Pitch Advice for Entrepreneurs by Reid Hoffman
- Jinal Sanghavi
- Jun 28
- 2 min read
It's been nearly 20 years since LinkedIn launched jobs and subscriptions as it's first business lines in 2005. Today, LinkedIn is said to have over 1 billion users from 200 countries, 61 million people use LinkedIn to search for jobs weekly, 2 million+ posts/articles/videos published daily. LinkedIn is said to have generated $16 billion in annual revenue in 2024 (Statista).

So, I thought it would be interesting to go back to Reid Hoffman's best contribution to entrepreneurs, his Series B pitch deck to Greylock with his detailed notes.
Detailed note: LinkedIn Pitch to Greylock
Some key highlights:
- The Context or Elevator Pitch: LinkedIn is more than just a recruiting business.
The pitch answered 3 questions really well:
1. What is LinkedIn? The graphic the team chose emphasizes that it is a network of people; 2. Why is it valuable?
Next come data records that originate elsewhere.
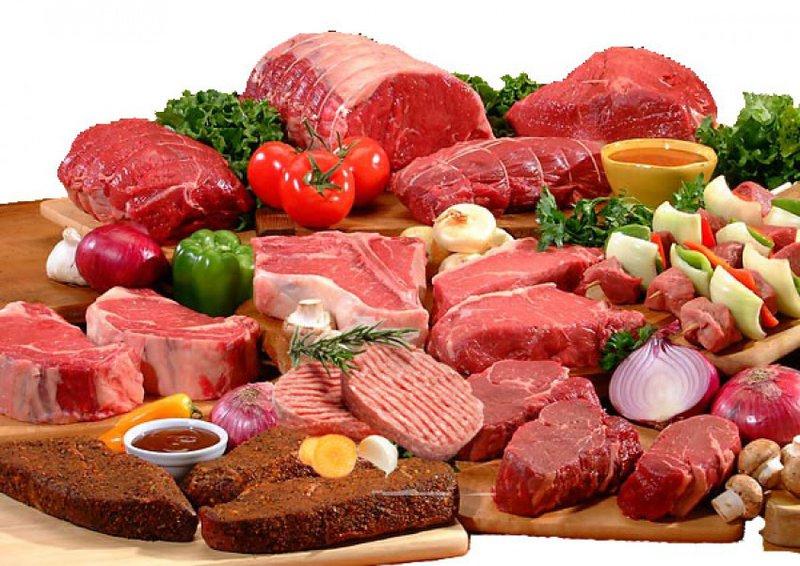 Thịt giàu chất béo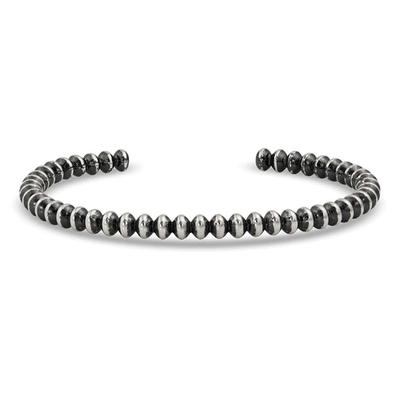 Montana Silversmith's Beaded Legacy Cuff Bracelet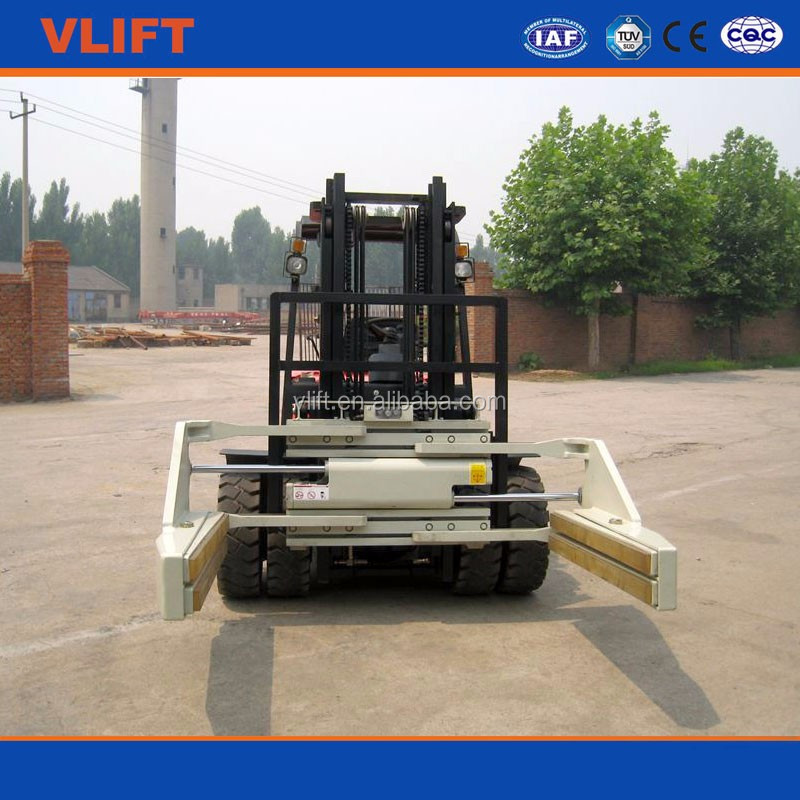 Rotating slide chute hydraulic forklift brick clamp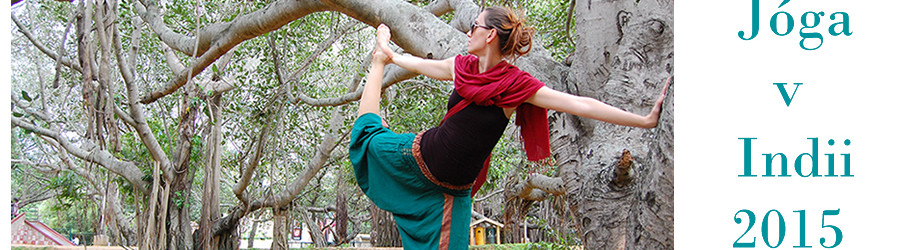 joga v Indii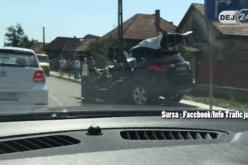 GRAV ACCIDENT la Răscruci! Împact între un autoturism și o autobasculantă. Traficul pe DN1C, PARALIZAT – FOTO/VIDEO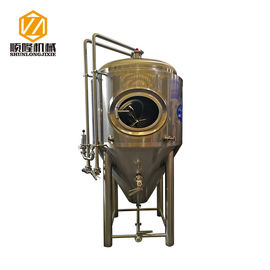 China o mini Turnkey/Customeized exteriores do equipamento 2mm Shell da cervejaria da cerveja 500L planta o tipo fornecedor
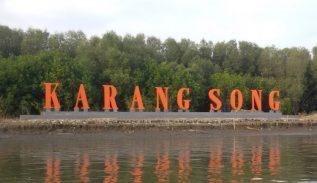 Pantai Karangsong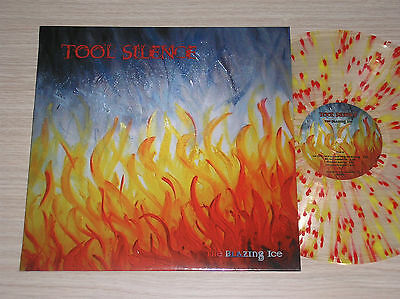Tool Silence - The Blazing Ice - Lp 33 Giri Coloured Vinyl Limited Edition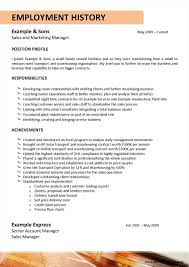 Truck Driver Resume Template Australia Resume Resume Examples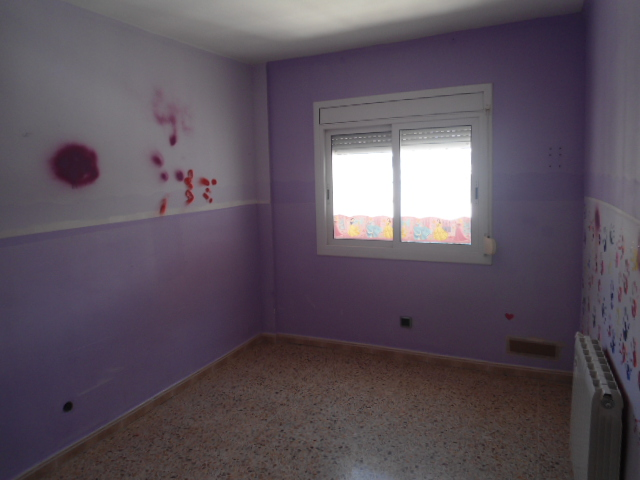 Apartamento en Badalona (42327-0001) - foto4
Because you can find and contact people you need; 3. How is this different? Because unlike Google search or other means, it involves people you already trust.


- The general rule is one business model drives the business.
LinkedIn back then had no revenue. They listed 3 potential sources (ads, listing, subscriptions). Today, majority of LinkedIn’s revenue comes from an enterprise version of their subscriptions product.
- Show, don’t tell.
The investment thesis for LinkedIn was: A new type of Professional People Search.
1.0: Search and transact via flat directories
2.0: Search and transact via networks
Pitch by analogy. But don't reason by analogy.
Online Payments 1.0: Citibank et al
Online Payments 2.0: PayPal
- Show that you're right, a lot.

In slides 10 and 11, the team compared what they promised in our Series A pitch with what they actually did. Its overdelivery against their Series A predictions provided strong evidence to new investors that they could execute against their plan.
- It’s always better to have less slides, but it’s much more important to have a great deck. A great deck needs to address all important concerns and tell your story effectively. Sometimes, that means setting up a narrative over several slides
- People frequently think the most fundamental strategy of a startup is its product strategy. In fact, the most fundamental strategy is the financing strategy. If your company runs out of gas (finance), your company will die no matter how good your product strategy is. Frequently, the product/service strategy is harder to develop, but the financing strategy should be there first.
- Show decisiveness.
Including specific dates, for example, shows decisiveness. Being decisive doesn’t mean that you have to stick with your decisions. Good investors expect you to iterate often as you figure out what product will grow your market.